As a party to a contractual dispute, you have two choices: sue for performance according to the contract, or rescind the contract. In both cases, the aggrieved party possesses the right to claim damages for any loss incurred due to the other party’s breach of contract. Each option has its benefits, and deciding which one to choose will depend on whether the parties intend to continue doing business together.
In this article, we will explore the possibility of rescinding a contract without the existence of any specific contractual clause. It is possible to do so relying solely on the provisions of the Civil and Commercial Code, which sets out conditions under which a contracting party may rescind a contract.
A general right to rescind a contract arises when one party fails to perform its obligations under the contract. In the first instance, however, the party seeking to rescind must fix a reasonable period for performance and must notify the defaulting party to perform within that period. If such party still does not perform its obligations within that period, the other party may then rescind the contract.
Determining what is a reasonable period of time will require consideration of many factors, including the amount of any debt due, and the nature of any work to be performed by reference to the terms of the contract.
In cases where a party does not perform its obligation within a fixed period or at a fixed time specified in the contract, the other party may rescind the contract immediately, without notifying the defaulting party of a reasonable period for performance.
For example, let’s say a land developer is due to deliver a condominium unit in March 2014, and, as of today, the construction has not yet begun. In this case, the debtor surely cannot satisfy its obligation to deliver a unit in time, and so the sales contract can be immediately rescinded by the purchaser.
Such right to rescind immediately can be lost, however, if the party seeking to rescind has previously accepted late performance under the contract, or has behaved in a lenient manner toward the deadline to perform.
In such a case, the deadline will not be considered an essential element of the contract, and rescission cannot take place without notification of a reasonable period to perform.
There are many Supreme Court precedents in which plaintiffs have lost their advantage because they have previously accepted late payments, and therefore a time limit clause in their contract has lost its virtue and cannot be relied on in order to rescind the contract.
For people in the business world, being lenient and willing to negotiate can be a key to success, but it can also compromise the rights of the parties. Careful thought should therefore be given to any decision not to strictly enforce contractual deadlines for payment or performance.

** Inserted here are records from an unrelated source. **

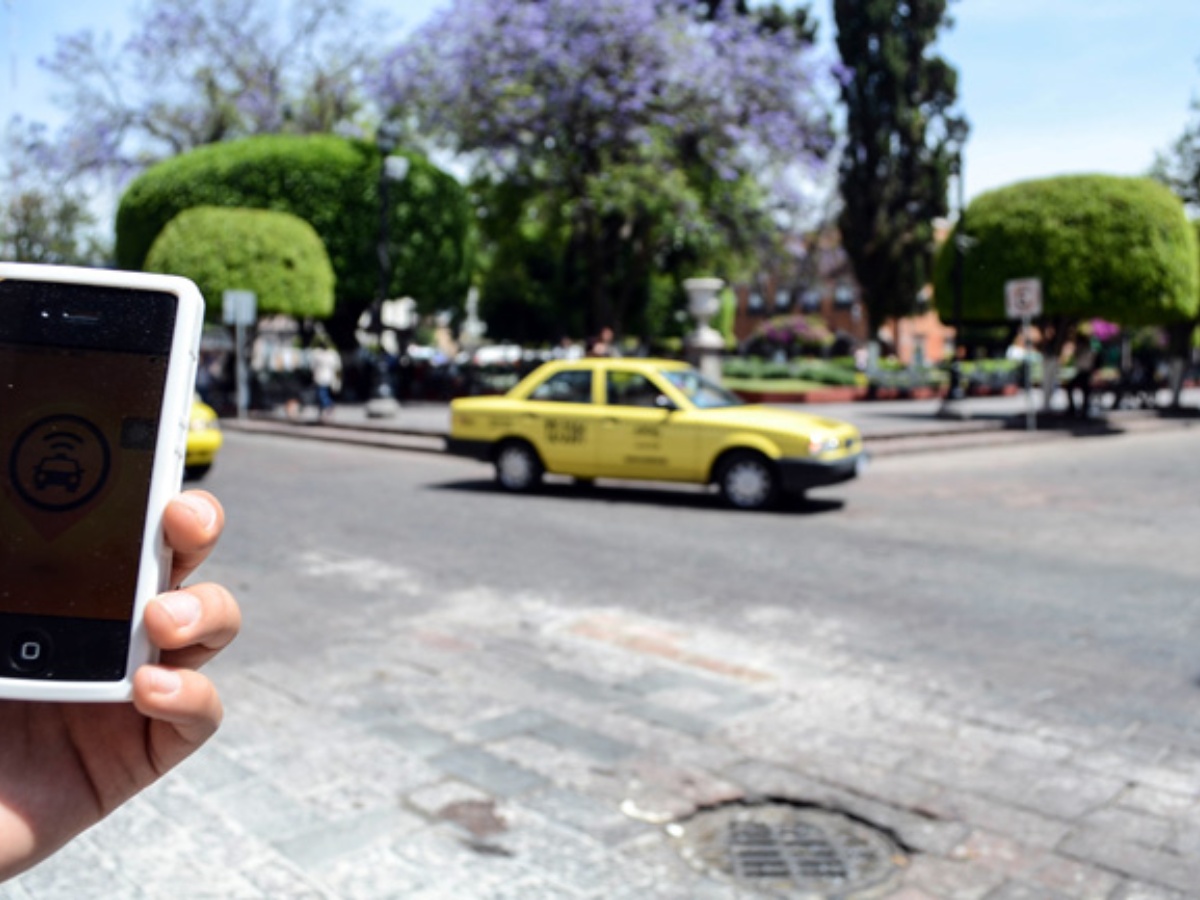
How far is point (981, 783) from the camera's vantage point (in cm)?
416

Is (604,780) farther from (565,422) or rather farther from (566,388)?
(566,388)

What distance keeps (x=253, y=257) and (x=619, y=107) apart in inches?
362

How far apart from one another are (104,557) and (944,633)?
5772 mm

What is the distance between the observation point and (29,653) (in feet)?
3.71

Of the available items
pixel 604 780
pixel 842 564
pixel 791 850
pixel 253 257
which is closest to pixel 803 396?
pixel 253 257

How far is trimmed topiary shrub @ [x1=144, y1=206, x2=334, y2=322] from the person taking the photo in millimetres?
19422

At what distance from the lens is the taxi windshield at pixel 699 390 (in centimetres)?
1174

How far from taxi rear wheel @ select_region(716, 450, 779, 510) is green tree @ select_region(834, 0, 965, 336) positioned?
3476 centimetres

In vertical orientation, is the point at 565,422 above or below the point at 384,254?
below

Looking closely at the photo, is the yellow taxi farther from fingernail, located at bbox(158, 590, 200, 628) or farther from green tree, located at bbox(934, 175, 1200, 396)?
green tree, located at bbox(934, 175, 1200, 396)

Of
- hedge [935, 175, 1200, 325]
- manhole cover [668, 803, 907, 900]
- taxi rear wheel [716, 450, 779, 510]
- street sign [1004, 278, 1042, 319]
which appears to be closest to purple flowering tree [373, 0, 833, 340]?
hedge [935, 175, 1200, 325]

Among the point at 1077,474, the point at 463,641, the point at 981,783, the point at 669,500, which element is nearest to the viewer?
the point at 981,783

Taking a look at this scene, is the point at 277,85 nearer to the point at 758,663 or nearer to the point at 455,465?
the point at 455,465

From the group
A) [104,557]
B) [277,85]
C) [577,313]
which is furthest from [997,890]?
[577,313]
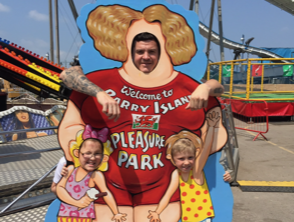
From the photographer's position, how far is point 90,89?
6.77 ft

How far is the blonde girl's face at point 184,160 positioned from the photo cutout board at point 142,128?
0.4 inches

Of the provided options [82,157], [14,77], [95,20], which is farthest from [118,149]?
[14,77]

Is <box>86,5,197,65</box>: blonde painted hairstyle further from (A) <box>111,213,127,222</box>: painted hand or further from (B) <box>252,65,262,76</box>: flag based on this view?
(B) <box>252,65,262,76</box>: flag

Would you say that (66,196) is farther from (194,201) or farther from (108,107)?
(194,201)

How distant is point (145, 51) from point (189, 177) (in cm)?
133

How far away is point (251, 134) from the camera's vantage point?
8875 mm

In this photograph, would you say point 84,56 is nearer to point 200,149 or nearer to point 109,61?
point 109,61

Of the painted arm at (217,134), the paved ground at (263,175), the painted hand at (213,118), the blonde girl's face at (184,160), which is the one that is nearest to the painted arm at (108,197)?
the blonde girl's face at (184,160)

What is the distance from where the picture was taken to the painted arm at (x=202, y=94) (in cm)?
209

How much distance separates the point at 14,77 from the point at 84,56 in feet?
17.4

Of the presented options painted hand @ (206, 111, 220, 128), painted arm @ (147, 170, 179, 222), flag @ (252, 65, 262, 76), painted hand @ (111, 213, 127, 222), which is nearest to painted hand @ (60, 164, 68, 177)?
painted hand @ (111, 213, 127, 222)

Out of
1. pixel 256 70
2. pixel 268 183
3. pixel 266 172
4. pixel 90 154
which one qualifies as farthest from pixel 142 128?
pixel 256 70

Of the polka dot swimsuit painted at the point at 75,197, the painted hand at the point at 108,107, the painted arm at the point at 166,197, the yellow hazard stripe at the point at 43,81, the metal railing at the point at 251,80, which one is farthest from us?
the metal railing at the point at 251,80

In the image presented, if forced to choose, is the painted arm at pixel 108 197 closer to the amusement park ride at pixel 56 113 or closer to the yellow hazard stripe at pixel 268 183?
the amusement park ride at pixel 56 113
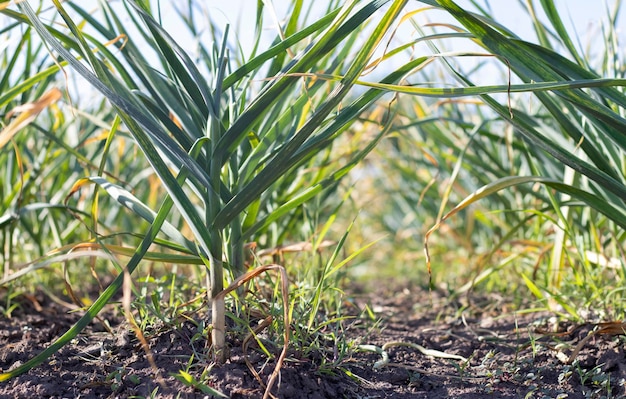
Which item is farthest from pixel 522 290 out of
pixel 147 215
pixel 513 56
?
pixel 147 215

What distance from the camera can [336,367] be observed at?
118 cm

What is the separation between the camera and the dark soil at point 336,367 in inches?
42.9

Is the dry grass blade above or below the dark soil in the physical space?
above

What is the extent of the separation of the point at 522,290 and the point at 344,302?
0.61m

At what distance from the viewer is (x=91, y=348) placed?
4.06 feet

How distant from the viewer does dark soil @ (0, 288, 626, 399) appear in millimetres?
1091

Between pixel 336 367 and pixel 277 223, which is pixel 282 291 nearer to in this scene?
pixel 336 367

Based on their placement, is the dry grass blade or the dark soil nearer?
the dry grass blade

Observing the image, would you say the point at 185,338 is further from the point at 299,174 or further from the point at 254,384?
the point at 299,174

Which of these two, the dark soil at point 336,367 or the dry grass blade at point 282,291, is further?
the dark soil at point 336,367

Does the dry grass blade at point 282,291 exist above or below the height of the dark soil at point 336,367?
above

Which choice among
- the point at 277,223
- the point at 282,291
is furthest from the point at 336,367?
the point at 277,223

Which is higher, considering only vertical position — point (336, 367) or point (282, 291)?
point (282, 291)

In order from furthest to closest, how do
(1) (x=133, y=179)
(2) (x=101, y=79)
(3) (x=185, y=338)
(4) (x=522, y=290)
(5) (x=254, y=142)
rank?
(1) (x=133, y=179)
(4) (x=522, y=290)
(5) (x=254, y=142)
(3) (x=185, y=338)
(2) (x=101, y=79)
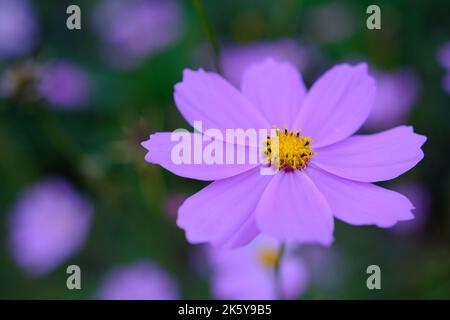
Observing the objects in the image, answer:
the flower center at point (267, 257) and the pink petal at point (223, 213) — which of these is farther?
the flower center at point (267, 257)

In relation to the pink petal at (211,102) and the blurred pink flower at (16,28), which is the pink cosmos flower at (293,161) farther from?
the blurred pink flower at (16,28)

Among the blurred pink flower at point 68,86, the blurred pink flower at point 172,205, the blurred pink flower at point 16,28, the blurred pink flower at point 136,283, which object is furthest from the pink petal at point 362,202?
the blurred pink flower at point 16,28

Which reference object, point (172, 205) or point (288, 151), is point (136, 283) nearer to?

Once a party has established the right to rescind a contract, either by notifying the defaulting party of a reasonable period to perform—which they have failed to meet—or by meeting the conditions described above, the contract may then be rescinded simply by making a declaration of intent to the other party.
Such a declaration is not required to be in any specific format and it can be made orally. But for purposes of certainty, sending a formal letter is always recommended.
When one party has exercised its right of rescission, each party is then bound to restore the other to its former condition. Interest will be added to the money to be repaid, and restitution made for services already rendered by either party by paying the appropriate value under the contract.
It is worth noting that any such amount to be paid will be separate from and in addition to the aggrieved party’s right to claim damages for losses caused by the other’s breach.
As stated above, once the party has exercised its right to rescind the contract, all the rights and obligations between the parties will end, and neither party can exercise its right to sue for compulsory performance.